Also called by the main program of the backup μP 22 is the "Bypass" FSM. The Bypass FSM tracks the state of the bypass mode of the backup μP, and is depicted in the state diagram of FIG. 12B. When no bypass key has been detected, the FSM remains in "Wait for key" state 1225 (i.e. following path "a"). When a bypass key "presence pulse" (a 500 μs pulse clearly distinguishable from data pulses, which signals that a key is connected) is detected, the FSM advances to state 1225 to "wait for quiet" state 1227 along path "b". The state machine follows path "i" for a short delay period (at least 100 ms in the preferred embodiment) to allow the dissipation of noise on the bypass detection input. It then proceeds to "bypass read" state 1229 along path "c".
The FSM remains in the state 1229 for a finite time period while an identification of the bypass key inputs is attempted. The backup μP makes up to ten attempts to read the bypass key inputs. If the inputs cannot be identified, or if the bypass key type (family) code in incorrect, the FSM returns to state 1225 along path "e". If the correct coded input from the bypass key is identified, the state machine proceeds to "OK to bypass" state 1231 along path "f".
In state 1231 a "bypass" variable is set which indicates that the backup μP 22 is in a bypass state, the variable being available for reading by the Probetype FSM. The Bypass state machine remains in state 1231 (i.e. follows path "g") until the backup μP has detected the closure of the relay switch 46, which it controls. If this closure is not detected within a finite time period, the state machine returns to state 1225 along path "h". If the closure is detected, the bypass condition is confirmed, and the FSM proceeds to "Bypass" state 1233.
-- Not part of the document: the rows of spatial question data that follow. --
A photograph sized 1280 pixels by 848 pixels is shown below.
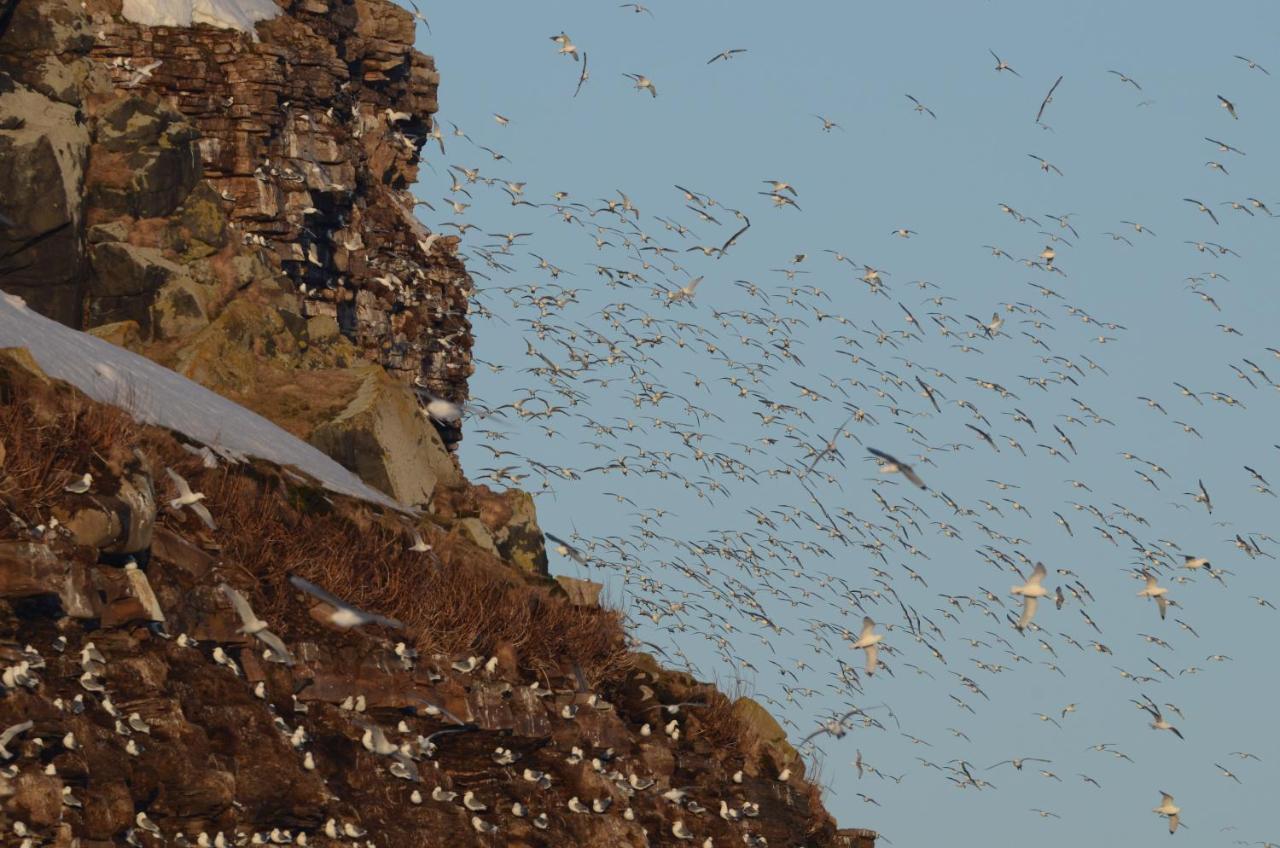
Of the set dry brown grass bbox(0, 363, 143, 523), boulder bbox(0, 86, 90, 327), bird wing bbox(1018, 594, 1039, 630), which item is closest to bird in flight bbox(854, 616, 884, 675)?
bird wing bbox(1018, 594, 1039, 630)

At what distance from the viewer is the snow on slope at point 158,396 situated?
30891 mm

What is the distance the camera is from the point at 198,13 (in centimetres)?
4644

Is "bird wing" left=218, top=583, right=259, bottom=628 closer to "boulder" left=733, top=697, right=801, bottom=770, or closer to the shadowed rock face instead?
the shadowed rock face

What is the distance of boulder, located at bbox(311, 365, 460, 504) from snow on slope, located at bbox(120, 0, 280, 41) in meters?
10.9

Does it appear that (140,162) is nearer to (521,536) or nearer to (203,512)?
(521,536)

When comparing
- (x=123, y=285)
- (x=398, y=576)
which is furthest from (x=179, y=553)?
(x=123, y=285)

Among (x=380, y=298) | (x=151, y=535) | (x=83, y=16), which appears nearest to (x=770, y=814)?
(x=151, y=535)

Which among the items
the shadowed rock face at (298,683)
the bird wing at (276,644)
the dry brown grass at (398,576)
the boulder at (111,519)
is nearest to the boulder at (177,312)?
the shadowed rock face at (298,683)

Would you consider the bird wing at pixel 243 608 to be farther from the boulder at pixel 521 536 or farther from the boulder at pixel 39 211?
the boulder at pixel 39 211

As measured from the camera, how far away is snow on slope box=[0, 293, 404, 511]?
101ft

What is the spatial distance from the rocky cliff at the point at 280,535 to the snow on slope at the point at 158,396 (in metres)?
1.39

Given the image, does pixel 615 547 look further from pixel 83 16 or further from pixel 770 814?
pixel 83 16

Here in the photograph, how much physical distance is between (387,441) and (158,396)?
6.68 m

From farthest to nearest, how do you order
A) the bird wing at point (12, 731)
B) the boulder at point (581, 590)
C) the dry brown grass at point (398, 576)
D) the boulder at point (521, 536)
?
the boulder at point (521, 536) → the boulder at point (581, 590) → the dry brown grass at point (398, 576) → the bird wing at point (12, 731)
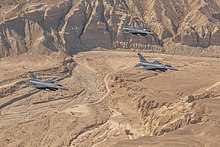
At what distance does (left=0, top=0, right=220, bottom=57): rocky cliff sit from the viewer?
3804 inches

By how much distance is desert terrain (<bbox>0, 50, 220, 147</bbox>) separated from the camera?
50.9 metres

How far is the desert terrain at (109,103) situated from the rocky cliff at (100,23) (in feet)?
17.6

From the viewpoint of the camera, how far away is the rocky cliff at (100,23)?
96625 mm

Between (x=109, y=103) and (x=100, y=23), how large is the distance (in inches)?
1537

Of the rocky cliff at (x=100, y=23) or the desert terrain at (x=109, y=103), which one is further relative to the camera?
the rocky cliff at (x=100, y=23)

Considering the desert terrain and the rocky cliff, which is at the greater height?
the rocky cliff

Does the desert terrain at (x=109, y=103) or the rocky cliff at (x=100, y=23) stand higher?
the rocky cliff at (x=100, y=23)

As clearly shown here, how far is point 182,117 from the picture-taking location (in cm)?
5116

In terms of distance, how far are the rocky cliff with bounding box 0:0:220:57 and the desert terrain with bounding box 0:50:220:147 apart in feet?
17.6

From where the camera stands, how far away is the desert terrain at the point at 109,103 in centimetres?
5091

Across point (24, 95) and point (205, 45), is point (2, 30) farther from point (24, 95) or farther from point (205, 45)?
point (205, 45)

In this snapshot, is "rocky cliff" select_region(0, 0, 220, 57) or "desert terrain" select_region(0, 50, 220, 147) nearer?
"desert terrain" select_region(0, 50, 220, 147)

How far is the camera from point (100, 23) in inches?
4252

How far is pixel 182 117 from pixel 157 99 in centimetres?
1503
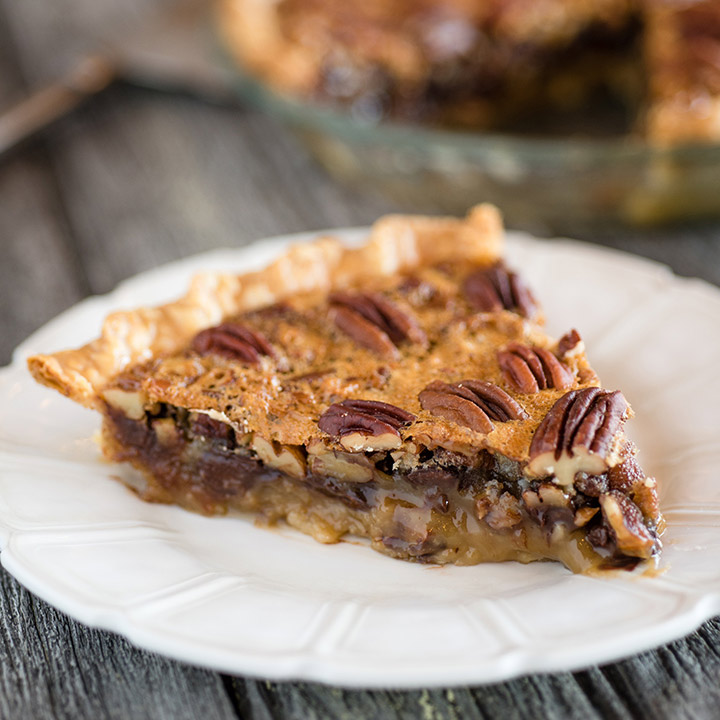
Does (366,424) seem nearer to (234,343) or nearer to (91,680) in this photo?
Result: (234,343)

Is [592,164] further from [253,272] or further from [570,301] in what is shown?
[253,272]

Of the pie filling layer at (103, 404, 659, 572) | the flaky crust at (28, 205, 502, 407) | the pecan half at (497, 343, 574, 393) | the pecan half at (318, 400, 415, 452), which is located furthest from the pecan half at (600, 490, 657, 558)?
the flaky crust at (28, 205, 502, 407)

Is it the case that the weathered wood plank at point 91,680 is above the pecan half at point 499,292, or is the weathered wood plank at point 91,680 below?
below

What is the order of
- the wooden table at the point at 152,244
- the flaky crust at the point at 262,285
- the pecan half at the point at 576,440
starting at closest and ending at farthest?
the wooden table at the point at 152,244 < the pecan half at the point at 576,440 < the flaky crust at the point at 262,285

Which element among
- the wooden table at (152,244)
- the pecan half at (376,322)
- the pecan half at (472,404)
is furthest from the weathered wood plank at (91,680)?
the pecan half at (376,322)

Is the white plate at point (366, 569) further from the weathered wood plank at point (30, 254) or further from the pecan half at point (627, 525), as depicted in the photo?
the weathered wood plank at point (30, 254)

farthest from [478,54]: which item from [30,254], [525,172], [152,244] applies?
[30,254]

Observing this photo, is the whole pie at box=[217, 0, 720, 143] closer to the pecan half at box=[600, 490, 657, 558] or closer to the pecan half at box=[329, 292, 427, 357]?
the pecan half at box=[329, 292, 427, 357]
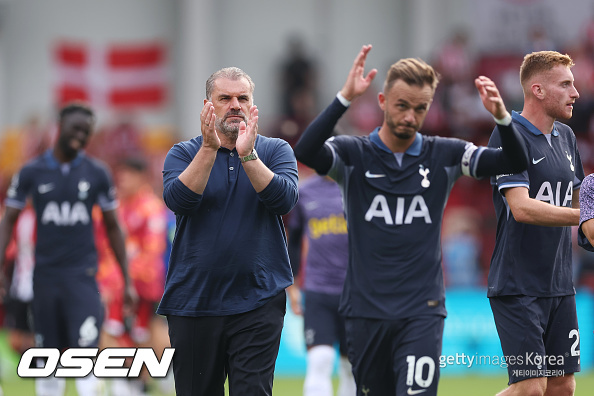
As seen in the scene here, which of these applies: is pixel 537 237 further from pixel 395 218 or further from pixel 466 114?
pixel 466 114

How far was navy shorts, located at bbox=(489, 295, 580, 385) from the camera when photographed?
6.68 metres

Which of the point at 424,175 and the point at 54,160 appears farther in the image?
the point at 54,160

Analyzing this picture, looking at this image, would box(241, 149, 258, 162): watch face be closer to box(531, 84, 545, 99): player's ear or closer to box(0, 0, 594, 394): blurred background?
box(531, 84, 545, 99): player's ear

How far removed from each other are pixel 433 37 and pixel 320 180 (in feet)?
50.8

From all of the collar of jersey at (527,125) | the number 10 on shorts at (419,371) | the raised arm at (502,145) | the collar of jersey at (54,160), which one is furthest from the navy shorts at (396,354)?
the collar of jersey at (54,160)

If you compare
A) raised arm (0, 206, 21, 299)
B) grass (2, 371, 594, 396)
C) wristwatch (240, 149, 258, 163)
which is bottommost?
grass (2, 371, 594, 396)

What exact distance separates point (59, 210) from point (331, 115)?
3.51 m

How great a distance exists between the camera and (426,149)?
23.4ft

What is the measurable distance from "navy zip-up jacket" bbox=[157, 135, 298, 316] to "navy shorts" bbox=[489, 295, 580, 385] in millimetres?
1564

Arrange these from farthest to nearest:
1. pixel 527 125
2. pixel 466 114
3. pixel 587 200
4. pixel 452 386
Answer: pixel 466 114, pixel 452 386, pixel 527 125, pixel 587 200

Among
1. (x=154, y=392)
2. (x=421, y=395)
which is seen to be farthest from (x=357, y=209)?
(x=154, y=392)

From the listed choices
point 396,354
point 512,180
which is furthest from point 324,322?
point 512,180

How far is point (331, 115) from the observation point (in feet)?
21.8

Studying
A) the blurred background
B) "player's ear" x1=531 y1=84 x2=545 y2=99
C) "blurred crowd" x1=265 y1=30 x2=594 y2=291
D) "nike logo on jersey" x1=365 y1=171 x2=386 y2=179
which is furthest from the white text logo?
the blurred background
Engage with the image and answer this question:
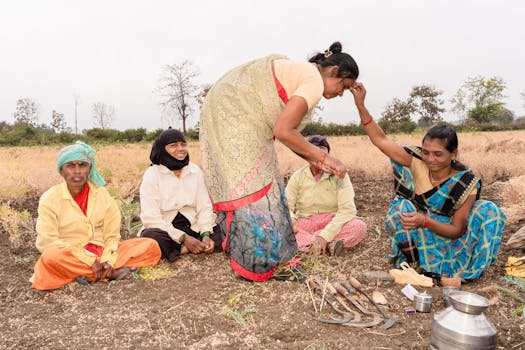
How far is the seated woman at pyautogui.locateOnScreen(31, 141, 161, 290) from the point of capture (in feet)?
Answer: 9.36

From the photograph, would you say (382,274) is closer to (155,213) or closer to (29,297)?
(155,213)

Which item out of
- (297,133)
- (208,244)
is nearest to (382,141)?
(297,133)

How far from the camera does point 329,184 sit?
3725mm

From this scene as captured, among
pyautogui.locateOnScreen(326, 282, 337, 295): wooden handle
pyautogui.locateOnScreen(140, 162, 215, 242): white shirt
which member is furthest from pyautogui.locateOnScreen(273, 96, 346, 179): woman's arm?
pyautogui.locateOnScreen(140, 162, 215, 242): white shirt

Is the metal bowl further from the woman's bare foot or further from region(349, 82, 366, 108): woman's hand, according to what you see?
the woman's bare foot

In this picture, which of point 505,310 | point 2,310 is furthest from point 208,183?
point 505,310

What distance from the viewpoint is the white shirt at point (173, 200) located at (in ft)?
11.3

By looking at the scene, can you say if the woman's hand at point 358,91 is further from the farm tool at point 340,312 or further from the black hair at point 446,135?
the farm tool at point 340,312

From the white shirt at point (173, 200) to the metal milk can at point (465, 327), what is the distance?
7.05 ft

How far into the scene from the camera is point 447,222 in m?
2.96

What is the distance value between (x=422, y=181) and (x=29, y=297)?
273 centimetres

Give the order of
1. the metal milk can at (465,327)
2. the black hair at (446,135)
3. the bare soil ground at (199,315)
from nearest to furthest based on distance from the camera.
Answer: the metal milk can at (465,327) < the bare soil ground at (199,315) < the black hair at (446,135)

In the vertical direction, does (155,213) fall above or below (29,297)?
above

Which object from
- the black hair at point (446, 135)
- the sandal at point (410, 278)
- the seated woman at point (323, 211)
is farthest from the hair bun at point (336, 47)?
the sandal at point (410, 278)
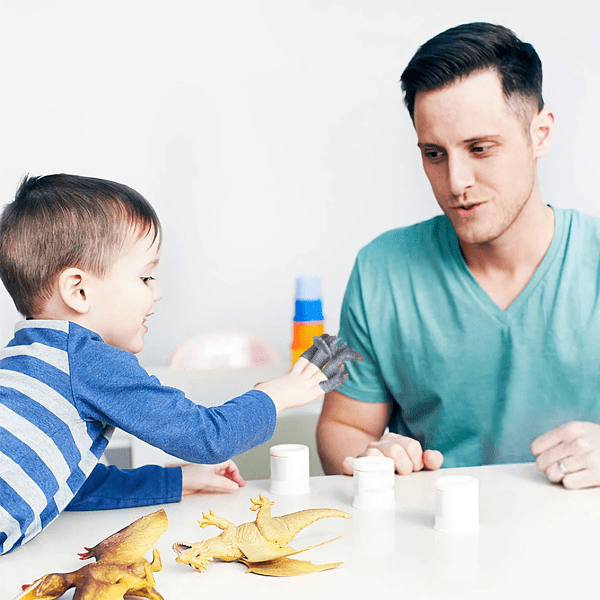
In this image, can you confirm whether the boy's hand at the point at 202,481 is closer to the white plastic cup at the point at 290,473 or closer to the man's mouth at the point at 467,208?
the white plastic cup at the point at 290,473

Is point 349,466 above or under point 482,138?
under

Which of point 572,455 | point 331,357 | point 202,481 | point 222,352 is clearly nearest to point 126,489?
point 202,481

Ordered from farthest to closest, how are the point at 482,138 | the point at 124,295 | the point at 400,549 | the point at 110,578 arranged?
the point at 482,138 < the point at 124,295 < the point at 400,549 < the point at 110,578

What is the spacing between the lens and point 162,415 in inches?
32.4

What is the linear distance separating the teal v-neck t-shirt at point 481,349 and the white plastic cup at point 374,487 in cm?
50

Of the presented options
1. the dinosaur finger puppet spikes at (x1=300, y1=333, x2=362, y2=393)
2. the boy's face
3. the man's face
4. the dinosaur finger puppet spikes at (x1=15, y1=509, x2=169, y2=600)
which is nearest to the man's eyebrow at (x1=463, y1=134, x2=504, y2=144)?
the man's face

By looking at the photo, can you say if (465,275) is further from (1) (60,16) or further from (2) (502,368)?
(1) (60,16)

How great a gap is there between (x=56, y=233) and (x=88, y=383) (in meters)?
0.20

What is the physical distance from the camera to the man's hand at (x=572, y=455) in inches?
34.9

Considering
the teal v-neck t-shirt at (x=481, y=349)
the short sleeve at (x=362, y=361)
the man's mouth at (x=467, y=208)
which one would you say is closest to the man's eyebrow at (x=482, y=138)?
the man's mouth at (x=467, y=208)

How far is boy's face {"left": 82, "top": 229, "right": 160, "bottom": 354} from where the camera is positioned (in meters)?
0.92

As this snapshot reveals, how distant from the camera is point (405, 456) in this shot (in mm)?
968

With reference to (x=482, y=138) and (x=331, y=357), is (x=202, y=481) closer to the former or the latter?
(x=331, y=357)

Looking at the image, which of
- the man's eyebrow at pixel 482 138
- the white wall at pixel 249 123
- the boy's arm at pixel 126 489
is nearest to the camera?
the boy's arm at pixel 126 489
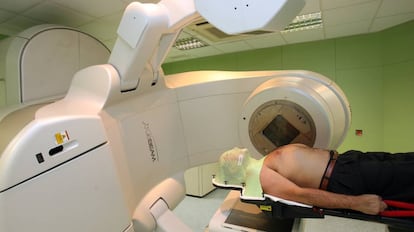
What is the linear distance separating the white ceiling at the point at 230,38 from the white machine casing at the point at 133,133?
96cm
The Bypass FSM remains in state 1233 (i.e. follows path "n") for a finite period of time which, in the preferred embodiment, is a minimum of ten seconds. If relay switch 46 opens for some reason during that time, the FSM follows path "o" back to state 1225. If the time expires with the relay still closed, the state machine proceeds (along path "p") to "check hot-wire wait state" 1235. The FSM remains in state 1235 (i.e. follows path "q") for a short delay period which, in the preferred embodiment, is two seconds. This allows a user of the bypass key time to remove the key and discontinue communication between the key and the rack controller. After the delay, the state machine proceeds (along path "r") to "check hot-wire state" 1237.
In state 1237, the backup μP undergoes a "presence test" to determine whether the bypass key inputs of the rack controller have been hot-wired. If the presence test indicates that there is no hot-wiring, the FSM returns to state 1225 via path "t". If a hotwiring is indicated, the state machine proceeds to "hot-wire wait" state 1239 via path "u". The FSM will remain in this state (i.e. follow path "v") indefinitely, until the indication of a bypass key has been absent for a finite time period (in the preferred embodiment, at least one minute). when the bypass key (presumed to be a hot-wire) is not detected for one minute, the FSM returns to state 1225 via path "w".
In addition to the differences in the firmware of the main and backup μPs, the method of detecting probe signals is also distinctly different. FIG. 13A and 13B demonstrate a detection method which is used by the main μP 20. In each of 5-wire optic, 2-wire optic and 2-wire thermistor probes, the output of the probe is an oscillating signal when the probe is dry (i.e. no overfill condition exists). An example of such a signal is shown in FIG. 13A. For determining whether a valid probe signal is being detected by the main μP, it is necessary to determine whether the amplitude of the signal, the width of the high and low signal pulses and the signal's periodicity are within desired ranges. Although these ranges are different for the different probe types, the detection method shown in FIG. 13A is equally applicable to each.
To effect the detection method, each of the probe channels, that is, the signals received directly from the probes themselves, is input to an analog-to-digital converter (A/D). The A/D converters are preferably clocked to generate samples every two milliseconds. The samples are mathematically compared, by the main μP 20, to one of two different thresholds, shown graphically in FIG. 13A as 1301 and 1303. The lower threshold 1301 is used for the comparison if the last previous sample was above the tested threshold. The upper threshold 1303 is used for the comparison if the last previous sample was below the tested threshold. This provides a degree of hysteresis to the comparison measurements.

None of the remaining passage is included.